**Bloco de texto**
——
A RUA MUSAS, A SUPREMACIA E A INDISPONIBILIDADE DO INTERESSE PÚBLICO.

Nunca é demais lembrar que as atividades administrativas do Município, do Estado e da União são desenvolvidas para o efetivo benefício da coletividade. Se não são, deveriam. O interesse público remete a que a sociedade detenha este direito, pois caso contrário a atuação estatal restará inquinada de desvio de finalidade.

A supremacia do interesse público sobre o particular é um paradigma dentro da Administração Pública,  de tal sorte que se tornou a base para quaisquer discussões entre o público e o privado e donde se poderia concluir que o interesse da coletividade se sobrepõe ao particular. No entanto, nem sempre assim de fato é o andar da carruagem na esfera administrativa.

Ora, o tão propalado interesse da coletividade defendido pelo princípio, nos leva a crer que é no interesse geral da sociedade e na soberania popular que se encontram os fundamentos da supremacia do interesse público. Daí não se admitir nem por hipótese que a Administração Pública empreenda ações contra as vontades coletivas.

Repercute no Direito Administrativo um dogma que diz que o interesse público prevalece sobre o particular, quando em verdade alguns administradores permitem que o inverso prevaleça, transformando a coletividade em mera expectadora de seus interesses.

Noutro norte, a indisponibilidade do interesse público implica na tarefa de a Administração realizar seus atos sempre zelando pelos interesses da coletividade, mas jamais dispondo deles como se proprietária fosse. O titular dos bens públicos é o povo e como tal à sociedade compete o privilégio dos mesmos, cabendo à Administração Pública e seus agentes apenas a guarda e conservação.  

Destarte, este princípio afirma que o administrador não representa seus próprios interesses quando atua, devendo assim agir segundo os estritos limites impostos pela lei. O princípio da indisponibilidade do interesse público aparece como um freio ao princípio da supremacia do interesse público.
——
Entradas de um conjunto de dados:
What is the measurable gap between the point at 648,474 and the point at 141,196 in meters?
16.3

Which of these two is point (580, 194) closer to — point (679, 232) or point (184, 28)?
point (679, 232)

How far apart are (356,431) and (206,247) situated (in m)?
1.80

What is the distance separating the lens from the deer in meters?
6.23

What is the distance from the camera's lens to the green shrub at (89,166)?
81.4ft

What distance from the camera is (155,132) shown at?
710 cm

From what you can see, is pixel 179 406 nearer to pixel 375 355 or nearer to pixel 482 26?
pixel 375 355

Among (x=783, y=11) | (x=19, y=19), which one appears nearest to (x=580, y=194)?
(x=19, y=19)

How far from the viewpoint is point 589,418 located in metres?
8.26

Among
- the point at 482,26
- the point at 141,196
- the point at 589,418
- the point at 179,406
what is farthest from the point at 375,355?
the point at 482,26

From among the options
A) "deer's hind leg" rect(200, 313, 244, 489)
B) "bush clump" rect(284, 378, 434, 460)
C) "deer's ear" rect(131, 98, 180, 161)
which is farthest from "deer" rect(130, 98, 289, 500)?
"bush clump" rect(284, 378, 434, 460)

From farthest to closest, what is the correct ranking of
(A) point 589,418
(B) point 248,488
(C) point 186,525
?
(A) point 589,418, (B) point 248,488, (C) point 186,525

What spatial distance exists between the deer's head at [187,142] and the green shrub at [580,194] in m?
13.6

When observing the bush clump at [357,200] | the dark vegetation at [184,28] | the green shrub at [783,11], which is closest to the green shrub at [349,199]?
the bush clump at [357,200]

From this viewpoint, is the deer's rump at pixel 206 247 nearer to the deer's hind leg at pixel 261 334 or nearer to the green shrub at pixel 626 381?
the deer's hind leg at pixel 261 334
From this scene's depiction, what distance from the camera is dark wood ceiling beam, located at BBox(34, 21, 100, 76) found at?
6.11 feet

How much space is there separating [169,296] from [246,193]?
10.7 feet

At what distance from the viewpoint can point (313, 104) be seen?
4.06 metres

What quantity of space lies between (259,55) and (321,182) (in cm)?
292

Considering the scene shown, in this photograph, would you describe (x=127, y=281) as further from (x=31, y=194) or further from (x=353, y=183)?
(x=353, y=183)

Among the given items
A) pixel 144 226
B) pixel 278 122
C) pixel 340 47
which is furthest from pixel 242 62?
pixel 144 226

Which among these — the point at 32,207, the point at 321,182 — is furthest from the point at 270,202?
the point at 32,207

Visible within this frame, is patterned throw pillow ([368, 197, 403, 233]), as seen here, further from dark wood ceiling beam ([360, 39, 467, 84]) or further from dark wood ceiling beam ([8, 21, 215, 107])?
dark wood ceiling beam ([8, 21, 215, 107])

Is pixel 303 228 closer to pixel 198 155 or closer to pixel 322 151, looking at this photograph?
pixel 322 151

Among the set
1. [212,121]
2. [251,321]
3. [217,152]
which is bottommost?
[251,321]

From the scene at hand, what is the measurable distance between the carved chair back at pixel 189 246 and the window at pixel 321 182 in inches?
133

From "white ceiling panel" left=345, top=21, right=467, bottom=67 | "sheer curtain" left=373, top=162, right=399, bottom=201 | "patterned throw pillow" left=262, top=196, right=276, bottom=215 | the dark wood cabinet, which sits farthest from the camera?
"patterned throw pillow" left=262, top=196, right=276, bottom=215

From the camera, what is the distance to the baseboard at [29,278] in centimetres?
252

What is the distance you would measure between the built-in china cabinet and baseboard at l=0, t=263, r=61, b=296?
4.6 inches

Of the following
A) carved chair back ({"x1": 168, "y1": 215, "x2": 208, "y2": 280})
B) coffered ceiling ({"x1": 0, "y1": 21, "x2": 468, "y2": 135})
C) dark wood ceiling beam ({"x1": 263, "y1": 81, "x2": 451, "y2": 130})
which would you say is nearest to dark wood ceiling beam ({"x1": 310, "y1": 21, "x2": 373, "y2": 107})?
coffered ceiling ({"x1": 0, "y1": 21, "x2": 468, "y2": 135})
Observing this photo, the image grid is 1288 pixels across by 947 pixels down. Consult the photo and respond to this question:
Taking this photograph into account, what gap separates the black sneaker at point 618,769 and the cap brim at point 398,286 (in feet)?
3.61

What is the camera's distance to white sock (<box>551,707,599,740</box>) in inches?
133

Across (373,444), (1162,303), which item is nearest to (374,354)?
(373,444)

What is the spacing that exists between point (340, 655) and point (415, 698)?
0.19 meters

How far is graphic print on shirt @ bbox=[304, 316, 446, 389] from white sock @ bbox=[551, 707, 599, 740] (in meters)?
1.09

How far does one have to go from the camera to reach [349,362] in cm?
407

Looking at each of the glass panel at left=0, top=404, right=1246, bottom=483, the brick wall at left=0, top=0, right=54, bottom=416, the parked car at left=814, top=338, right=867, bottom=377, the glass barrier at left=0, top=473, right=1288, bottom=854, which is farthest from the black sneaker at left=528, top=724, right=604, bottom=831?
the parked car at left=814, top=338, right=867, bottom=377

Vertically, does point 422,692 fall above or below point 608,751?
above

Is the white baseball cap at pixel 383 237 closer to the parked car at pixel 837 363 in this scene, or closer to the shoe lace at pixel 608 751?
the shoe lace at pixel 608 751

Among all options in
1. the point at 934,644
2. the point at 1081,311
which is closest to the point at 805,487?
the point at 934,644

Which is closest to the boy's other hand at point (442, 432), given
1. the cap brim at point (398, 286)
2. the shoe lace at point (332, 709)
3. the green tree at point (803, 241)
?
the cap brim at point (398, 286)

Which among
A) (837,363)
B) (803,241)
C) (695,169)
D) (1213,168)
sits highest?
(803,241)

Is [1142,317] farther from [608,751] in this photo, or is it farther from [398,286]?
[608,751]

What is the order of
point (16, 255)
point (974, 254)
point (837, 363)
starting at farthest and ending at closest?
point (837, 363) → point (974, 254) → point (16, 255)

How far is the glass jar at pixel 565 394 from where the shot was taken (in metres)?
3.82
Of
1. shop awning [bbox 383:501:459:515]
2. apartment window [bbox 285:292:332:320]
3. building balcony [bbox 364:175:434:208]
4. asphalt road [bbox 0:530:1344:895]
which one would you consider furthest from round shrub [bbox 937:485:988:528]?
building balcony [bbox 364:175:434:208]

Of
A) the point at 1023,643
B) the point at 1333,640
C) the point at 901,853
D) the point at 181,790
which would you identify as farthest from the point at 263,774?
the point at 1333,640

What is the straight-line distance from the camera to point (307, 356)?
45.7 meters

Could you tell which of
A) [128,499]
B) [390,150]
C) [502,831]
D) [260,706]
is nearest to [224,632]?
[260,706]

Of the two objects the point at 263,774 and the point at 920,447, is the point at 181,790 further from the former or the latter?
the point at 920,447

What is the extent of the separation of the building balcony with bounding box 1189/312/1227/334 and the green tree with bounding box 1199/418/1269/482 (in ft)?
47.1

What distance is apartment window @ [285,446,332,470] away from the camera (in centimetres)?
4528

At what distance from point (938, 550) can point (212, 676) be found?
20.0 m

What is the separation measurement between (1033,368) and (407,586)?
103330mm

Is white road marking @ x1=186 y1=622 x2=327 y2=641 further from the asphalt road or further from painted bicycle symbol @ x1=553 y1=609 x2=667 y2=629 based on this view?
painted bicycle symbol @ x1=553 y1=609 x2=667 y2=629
——
**Tarefa proposta**
Segundo o texto sobre a supremacia e a indisponibilidade do interesse público, por que a Administração Pública não pode dispor dos bens públicos como se fosse proprietária deles? Responda em uma a três frases.

**Resolução do problema**
O titular dos bens públicos é o povo, e por isso o privilégio sobre eles compete à sociedade. À Administração Pública e a seus agentes cabem apenas a guarda e a conservação desses bens.